Médico consegue prorrogação de período de carência do pagamento do Fies

A Justiça Federal concedeu a um estudante graduado em medicina a prorrogação do período de carência para pagamento do contrato de financiamento estudantil (Fies). A decisão é do juízo da 1ª Vara Federal de Curitiba.

O autor da ação atuou no programa de residência do Hospital de Clínicas da Universidade Federal do Paraná (PR) e, por isso, alegou que teria direito de não pagar as parcelas do financiamento estudantil. Relata que fez o pedido de extensão de carência via site do Fiesmed – benefício que suspende o pagamento das parcelas de amortização do FIES durante todo o curso de Residência Médica -, mas não obteve retorno.

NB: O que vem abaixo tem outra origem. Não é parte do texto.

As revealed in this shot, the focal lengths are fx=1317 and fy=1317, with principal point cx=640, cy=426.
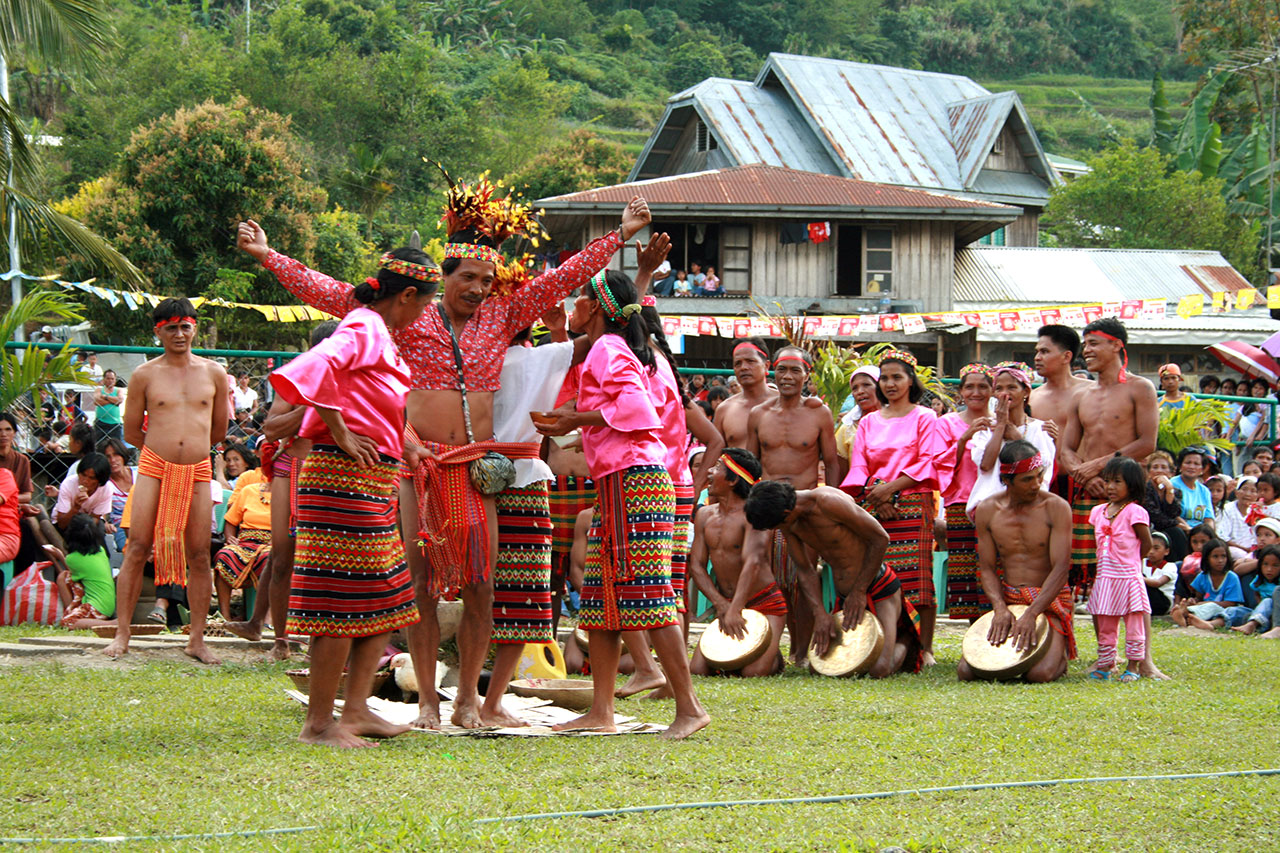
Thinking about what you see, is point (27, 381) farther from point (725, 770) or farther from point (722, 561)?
point (725, 770)

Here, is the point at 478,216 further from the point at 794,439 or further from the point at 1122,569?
the point at 1122,569

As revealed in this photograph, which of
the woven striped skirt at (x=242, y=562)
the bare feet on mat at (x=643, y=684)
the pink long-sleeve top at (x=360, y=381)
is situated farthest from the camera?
the woven striped skirt at (x=242, y=562)

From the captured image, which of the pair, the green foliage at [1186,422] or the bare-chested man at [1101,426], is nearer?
the bare-chested man at [1101,426]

Em seu pedido inicial, o autor alegou também que durante todo o período de pandemia atuou atendendo pacientes do SUS, em âmbito de Covid-19. Em decorrência disso, solicitou também o abatimento de parcelas.

Ao analisar o caso, o juízo considerou que o período de atuação do autor da ação como médico estava fora do período previsto na lei, não fazendo jus ao benefício de abatimento, negando, portanto, o pedido de abatimento pelos meses em que atuou na linha de frente de combate à pandemia.

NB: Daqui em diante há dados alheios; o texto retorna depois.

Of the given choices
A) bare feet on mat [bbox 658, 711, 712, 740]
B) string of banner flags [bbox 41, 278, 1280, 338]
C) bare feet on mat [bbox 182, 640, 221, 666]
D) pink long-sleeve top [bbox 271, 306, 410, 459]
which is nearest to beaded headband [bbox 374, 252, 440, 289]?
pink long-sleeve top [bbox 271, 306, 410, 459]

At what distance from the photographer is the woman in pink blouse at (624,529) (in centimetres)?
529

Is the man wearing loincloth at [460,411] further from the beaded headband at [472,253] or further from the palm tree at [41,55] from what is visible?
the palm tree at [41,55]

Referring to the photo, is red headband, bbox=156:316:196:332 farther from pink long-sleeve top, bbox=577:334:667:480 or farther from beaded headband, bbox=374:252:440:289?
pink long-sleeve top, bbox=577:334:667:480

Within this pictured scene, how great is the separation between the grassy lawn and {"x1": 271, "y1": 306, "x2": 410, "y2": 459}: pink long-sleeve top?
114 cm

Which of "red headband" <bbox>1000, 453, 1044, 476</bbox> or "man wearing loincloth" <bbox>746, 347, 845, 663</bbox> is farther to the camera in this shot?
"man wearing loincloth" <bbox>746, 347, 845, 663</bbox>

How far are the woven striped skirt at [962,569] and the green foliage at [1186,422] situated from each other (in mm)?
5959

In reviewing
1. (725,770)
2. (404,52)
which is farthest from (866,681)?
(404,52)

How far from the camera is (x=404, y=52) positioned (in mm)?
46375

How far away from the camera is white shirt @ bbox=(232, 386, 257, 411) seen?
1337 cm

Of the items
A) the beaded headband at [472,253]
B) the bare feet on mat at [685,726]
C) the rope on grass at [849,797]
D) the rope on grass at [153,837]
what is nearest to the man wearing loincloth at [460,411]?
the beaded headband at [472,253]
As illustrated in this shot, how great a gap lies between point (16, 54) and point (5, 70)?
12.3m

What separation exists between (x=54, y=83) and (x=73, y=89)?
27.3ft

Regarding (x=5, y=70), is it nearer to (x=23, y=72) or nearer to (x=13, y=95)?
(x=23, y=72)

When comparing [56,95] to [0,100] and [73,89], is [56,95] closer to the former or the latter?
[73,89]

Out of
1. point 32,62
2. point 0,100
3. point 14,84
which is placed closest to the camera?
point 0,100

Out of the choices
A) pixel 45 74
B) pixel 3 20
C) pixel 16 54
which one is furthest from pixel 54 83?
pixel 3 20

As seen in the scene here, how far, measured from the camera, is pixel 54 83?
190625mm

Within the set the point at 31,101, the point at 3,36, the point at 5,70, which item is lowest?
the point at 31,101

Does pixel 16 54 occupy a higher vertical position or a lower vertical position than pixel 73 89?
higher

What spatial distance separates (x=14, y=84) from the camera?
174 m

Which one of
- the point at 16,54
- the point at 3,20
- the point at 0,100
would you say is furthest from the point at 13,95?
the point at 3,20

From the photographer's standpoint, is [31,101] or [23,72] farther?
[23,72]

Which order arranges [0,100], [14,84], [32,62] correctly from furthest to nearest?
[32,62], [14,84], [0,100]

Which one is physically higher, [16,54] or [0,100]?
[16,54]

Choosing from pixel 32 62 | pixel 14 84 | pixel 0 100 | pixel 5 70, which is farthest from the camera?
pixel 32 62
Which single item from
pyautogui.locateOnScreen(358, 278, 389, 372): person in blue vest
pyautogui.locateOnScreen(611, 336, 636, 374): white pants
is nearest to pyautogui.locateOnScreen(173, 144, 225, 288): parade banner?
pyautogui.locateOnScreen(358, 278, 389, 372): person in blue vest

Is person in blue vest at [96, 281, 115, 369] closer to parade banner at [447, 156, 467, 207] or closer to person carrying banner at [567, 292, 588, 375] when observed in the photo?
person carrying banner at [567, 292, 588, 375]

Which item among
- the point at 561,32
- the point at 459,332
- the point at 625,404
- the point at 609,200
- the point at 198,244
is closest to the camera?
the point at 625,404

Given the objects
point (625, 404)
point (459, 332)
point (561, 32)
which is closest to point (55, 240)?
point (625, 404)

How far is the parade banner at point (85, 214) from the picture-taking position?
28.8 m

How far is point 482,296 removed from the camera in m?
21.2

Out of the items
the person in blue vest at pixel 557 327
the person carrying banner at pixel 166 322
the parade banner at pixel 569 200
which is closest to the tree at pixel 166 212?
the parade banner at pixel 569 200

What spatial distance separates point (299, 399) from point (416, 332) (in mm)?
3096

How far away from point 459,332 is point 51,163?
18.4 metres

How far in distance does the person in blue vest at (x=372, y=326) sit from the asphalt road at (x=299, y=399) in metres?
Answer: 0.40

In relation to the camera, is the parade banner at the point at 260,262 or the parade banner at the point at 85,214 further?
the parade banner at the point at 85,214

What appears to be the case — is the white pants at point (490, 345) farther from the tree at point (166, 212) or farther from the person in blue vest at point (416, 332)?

No que se refere à carência, o juízo da 1ª Vara Federal de Curitiba, apontou os termos da Lei 12.202/10, em que “há um direito subjetivo à extensão do período de carência por todo o período de duração da residência médica ao estudante graduado em medicina que optar por ingressar em programa credenciado em medicina pela Comissão Nacional de Residência Médica (CNRM) e em especialidades prioritárias definidas em ato do Ministro da Saúde”.

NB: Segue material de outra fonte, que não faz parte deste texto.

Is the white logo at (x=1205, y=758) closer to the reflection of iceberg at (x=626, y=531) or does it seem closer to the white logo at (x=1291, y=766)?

“Como a especialidade cursada pela parte autora está na lista supracitada e o curso está registrado perante o CNRM, faz jus ao benefício”. Com isso, a juíza federal suspendeu a obrigação do autor da ação ao pagamento das parcelas, condicionada, entretanto, à demonstração de mudança de sua capacidade financeira, observado o prazo máximo de cinco anos, contados do trânsito em julgado da presente decisão”.